» **WHAT YOU WILL DO**
Find each line in the entries below that contains the word "furthest" and copy it out. Case counts.

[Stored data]
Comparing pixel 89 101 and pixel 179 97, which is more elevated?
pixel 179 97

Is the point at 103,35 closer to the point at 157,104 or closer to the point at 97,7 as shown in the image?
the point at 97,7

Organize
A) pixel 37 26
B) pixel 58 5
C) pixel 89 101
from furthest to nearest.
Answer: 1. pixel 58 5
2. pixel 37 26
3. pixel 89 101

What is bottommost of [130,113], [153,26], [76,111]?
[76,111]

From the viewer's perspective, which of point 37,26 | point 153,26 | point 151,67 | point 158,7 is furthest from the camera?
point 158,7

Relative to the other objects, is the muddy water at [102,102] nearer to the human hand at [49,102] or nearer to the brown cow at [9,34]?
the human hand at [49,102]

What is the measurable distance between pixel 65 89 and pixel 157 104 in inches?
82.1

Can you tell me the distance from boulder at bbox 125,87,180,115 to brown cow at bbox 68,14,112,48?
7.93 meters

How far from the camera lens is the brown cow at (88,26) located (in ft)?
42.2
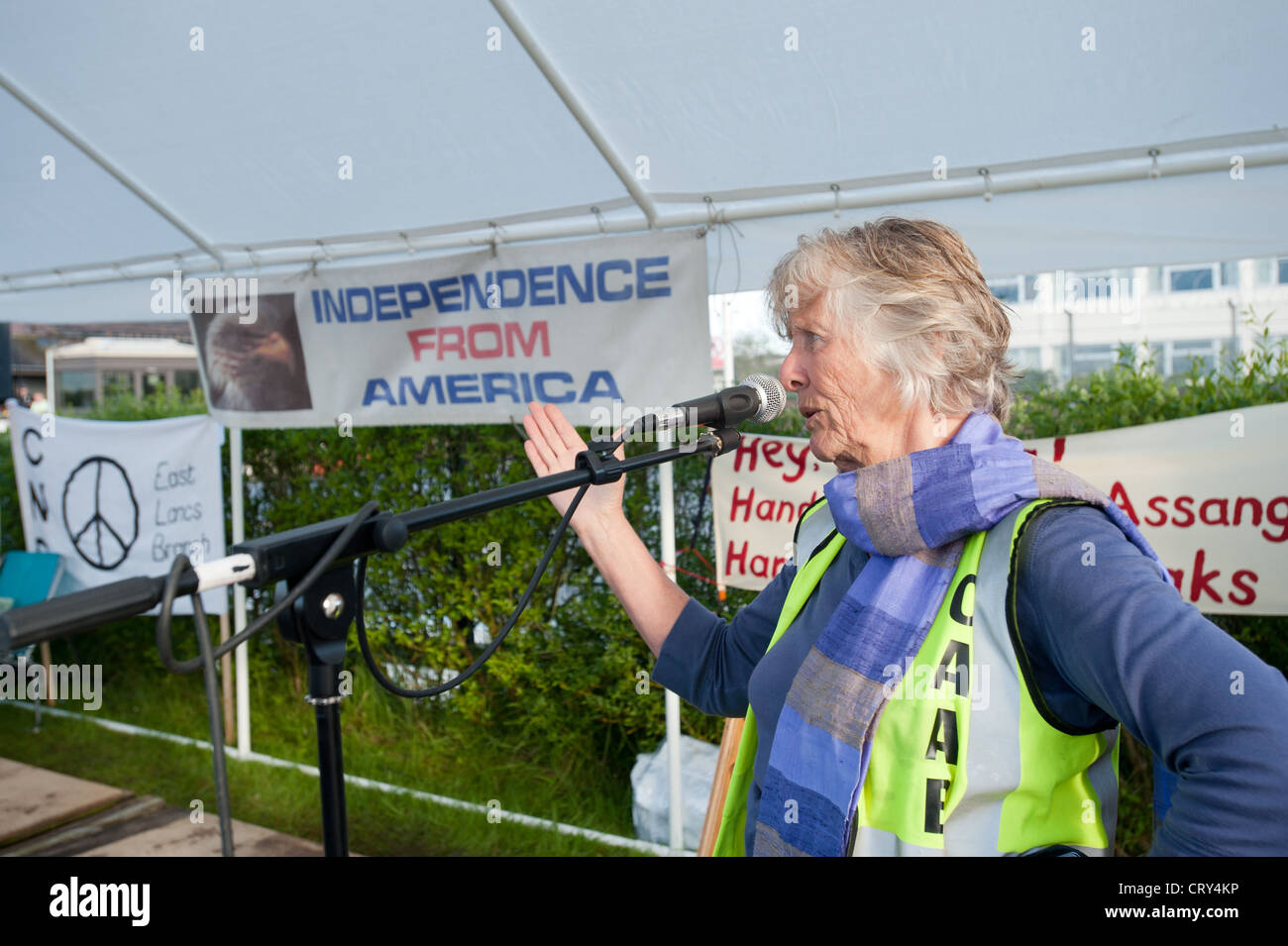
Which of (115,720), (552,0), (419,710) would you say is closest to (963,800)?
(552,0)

...

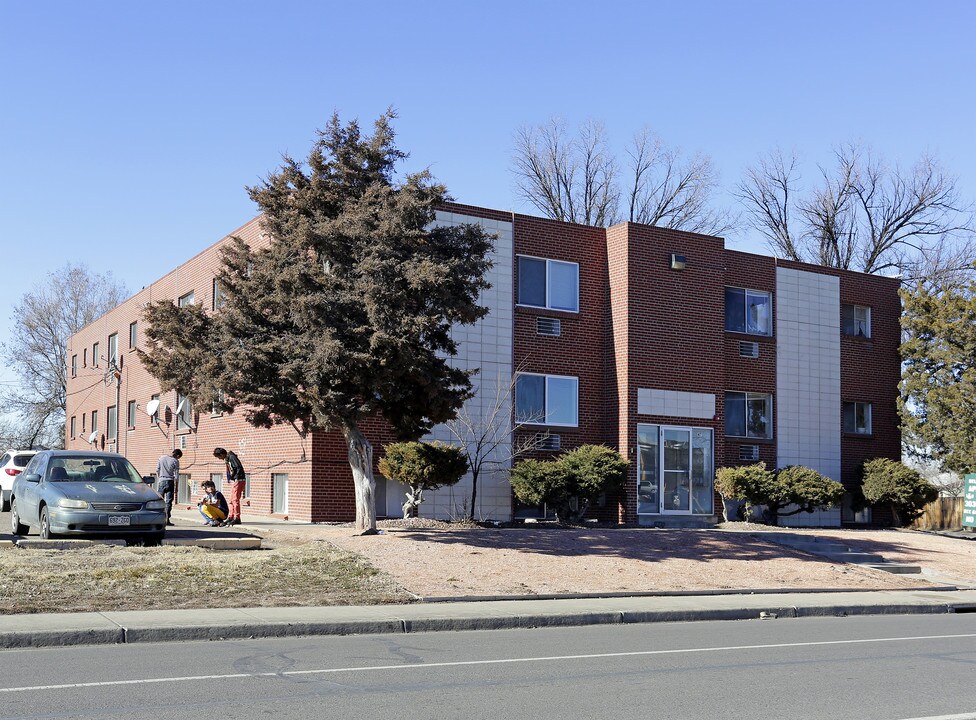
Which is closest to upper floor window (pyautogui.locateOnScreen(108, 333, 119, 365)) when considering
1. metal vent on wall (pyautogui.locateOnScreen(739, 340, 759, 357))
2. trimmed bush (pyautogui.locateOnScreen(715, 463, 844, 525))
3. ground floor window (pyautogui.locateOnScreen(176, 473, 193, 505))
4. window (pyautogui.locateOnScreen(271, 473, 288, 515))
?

» **SOLUTION TO THE EXERCISE**
from furthest to nearest.
From the viewer's perspective, which of point 37,26 | point 153,26 | point 151,67 | point 158,7 is furthest from the camera?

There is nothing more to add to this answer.